§ Directive a
In the book description, what does the Morton Street Slasher leave on each of his victims?

Ambrose Bierce and the Queen of Spades FROM THE PUBLISHER
When the Morton Street Slasher leaves the corpses of his victims on the tangled gaslit streets near San Francisco's Union Square, he marks each one with a playing card. First the Ace of Spades. Then the Deuce. And so on in menacing succession. Ambrose Bierce, the city's enigmatic newspaperman, famed cynic, and occasional sleuth, immediately blames the rash of murders on his old enemy, the Southern Pacific Railroad. Tom Redmond, a naive reporter at Bierce's Hornet, doggedly pursues the case, uncovering conspiracy and corruption at every turn. In a fast-paced story that is at once a murder mystery, historical novel, and quirky biography, Oakley Hall draws the reader into the tumultuous world of California in the years after the gold rush.
SYNOPSIS
Hall conjures up a wonderfully yeasty San Drancisco in the 1870s ... The dialogue and detail are sung with perfect pitch.
FROM THE CRITICS
Chicago Tribune
Hall conjures up a wonderfully yeasty San Francisco in the 1870s ... The Dialogue and detail are sung with perfect pitch.

§ Directive b
Write out the rows word for word, from the line containing "Above or below" through the final line of the rows, both included.

§ Input material
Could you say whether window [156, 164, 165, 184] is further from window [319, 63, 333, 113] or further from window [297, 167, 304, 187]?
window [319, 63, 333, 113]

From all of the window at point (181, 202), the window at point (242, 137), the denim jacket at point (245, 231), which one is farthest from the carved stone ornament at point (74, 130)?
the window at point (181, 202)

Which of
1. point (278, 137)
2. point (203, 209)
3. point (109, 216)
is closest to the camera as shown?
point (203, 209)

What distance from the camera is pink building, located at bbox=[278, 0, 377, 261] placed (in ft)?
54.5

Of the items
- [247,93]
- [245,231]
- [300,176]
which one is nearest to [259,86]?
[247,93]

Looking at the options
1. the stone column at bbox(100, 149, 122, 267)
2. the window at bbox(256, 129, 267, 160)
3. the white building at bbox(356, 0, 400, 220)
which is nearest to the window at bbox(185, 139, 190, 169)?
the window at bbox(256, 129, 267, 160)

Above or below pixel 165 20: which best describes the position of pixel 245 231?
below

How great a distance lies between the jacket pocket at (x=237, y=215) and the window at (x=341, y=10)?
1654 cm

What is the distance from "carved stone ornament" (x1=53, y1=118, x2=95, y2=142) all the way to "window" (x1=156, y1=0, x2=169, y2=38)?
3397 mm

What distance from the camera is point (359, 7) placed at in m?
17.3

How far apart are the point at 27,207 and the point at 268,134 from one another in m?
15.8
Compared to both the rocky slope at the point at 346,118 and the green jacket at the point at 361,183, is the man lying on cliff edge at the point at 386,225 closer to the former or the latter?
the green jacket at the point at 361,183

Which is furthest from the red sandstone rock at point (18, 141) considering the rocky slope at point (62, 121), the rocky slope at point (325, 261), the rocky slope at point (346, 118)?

§ Final answer a
A playing card.

§ Final answer b
Above or below pixel 165 20: which best describes the position of pixel 245 231?
below

How great a distance lies between the jacket pocket at (x=237, y=215) and the window at (x=341, y=10)?
1654 cm

What is the distance from "carved stone ornament" (x1=53, y1=118, x2=95, y2=142) all the way to "window" (x1=156, y1=0, x2=169, y2=38)?
3397 mm

What distance from the camera is point (359, 7) placed at in m?
17.3

How far apart are the point at 27,207 and the point at 268,134 from one another in m?
15.8
Compared to both the rocky slope at the point at 346,118 and the green jacket at the point at 361,183, is the man lying on cliff edge at the point at 386,225 closer to the former or the latter?
the green jacket at the point at 361,183

Which is furthest from the red sandstone rock at point (18, 141) considering the rocky slope at point (62, 121), the rocky slope at point (325, 261), the rocky slope at point (346, 118)?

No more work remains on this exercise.